Still the same cast size as usual for the range though because in addition to Charley there's only one other character. The Doctor's old foe immortal and supremely powerful games playing mandarin the Celestial Toymaker. Here played as he was in The Nightmare Fair (Doctor Who: The Lost Stories).
This story takes place in between two of Charley's earlier adventures Embrace the Darkness (Doctor Who) and The Time of the Daleks (Doctor Who) and follows a classic drama style of being a long scene with just a pair of actors. Although there is an episode break and cliffhanger midway through.
Charley finds herself in a toyshop. With no idea who she is or how she got there. There are ventroloquists dolls who yell deadly warnings. One of them wears a cravat and looks very bohemian. And the strange owner of the shop utters strange riddles and wants her to play a game. She has no idea what the rules are.

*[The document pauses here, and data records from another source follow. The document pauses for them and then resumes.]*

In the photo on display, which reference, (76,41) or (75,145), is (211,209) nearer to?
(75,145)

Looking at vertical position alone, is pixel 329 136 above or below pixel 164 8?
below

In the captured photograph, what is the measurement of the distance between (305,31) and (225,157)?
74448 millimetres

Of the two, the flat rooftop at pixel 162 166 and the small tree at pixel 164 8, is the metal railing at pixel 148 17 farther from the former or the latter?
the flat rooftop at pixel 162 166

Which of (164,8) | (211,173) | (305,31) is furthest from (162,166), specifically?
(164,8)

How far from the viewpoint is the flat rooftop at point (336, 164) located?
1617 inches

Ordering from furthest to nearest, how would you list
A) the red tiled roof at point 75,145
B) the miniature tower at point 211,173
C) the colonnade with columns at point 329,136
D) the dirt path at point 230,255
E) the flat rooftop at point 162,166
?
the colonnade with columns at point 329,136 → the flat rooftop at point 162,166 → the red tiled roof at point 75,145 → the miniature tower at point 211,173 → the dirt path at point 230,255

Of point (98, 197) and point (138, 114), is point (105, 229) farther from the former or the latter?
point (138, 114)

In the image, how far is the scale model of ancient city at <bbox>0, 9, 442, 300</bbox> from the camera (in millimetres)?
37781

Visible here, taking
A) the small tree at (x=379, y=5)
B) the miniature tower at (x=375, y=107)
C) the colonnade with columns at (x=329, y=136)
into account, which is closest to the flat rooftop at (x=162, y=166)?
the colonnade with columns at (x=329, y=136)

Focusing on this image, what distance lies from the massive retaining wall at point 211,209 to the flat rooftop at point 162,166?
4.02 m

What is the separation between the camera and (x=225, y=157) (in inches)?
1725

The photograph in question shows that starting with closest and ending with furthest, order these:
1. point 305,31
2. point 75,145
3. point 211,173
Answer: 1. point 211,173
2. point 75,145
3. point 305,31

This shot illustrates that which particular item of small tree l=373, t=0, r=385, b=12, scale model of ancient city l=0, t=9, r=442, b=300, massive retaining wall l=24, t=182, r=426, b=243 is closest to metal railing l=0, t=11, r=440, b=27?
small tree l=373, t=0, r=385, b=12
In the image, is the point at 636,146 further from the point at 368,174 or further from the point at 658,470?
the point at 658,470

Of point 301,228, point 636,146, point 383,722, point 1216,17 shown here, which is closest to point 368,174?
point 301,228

Things proceed like this throughout, but what could be frustrating isn't because the script moves along at just the right pace and reveals the right amount of information at the right points. You never know where the story is going to go next. Especially after the surprising resolution to the cliffhanger, which takes things in a whole new direction and adds new elements to both characters.
Resolution is finally achieved and there are great character moments as a result. And the final scene could be predictable but it ends on such a great note that it doesn't matter at all.
It's a play that will benefit from repeated listening as you need to keep your wits about you at all times. But it's such a good way that that should be a worthwile exercise.
This is a highly recommended release.
There's a trailer for the next companion chronicle at the start of the disc and twelve minutes worth of interviews with cast and crew at the end. Regular big finish listeners will find some exciting news about the future of a certain character in the middle of these, so do listen to them as well.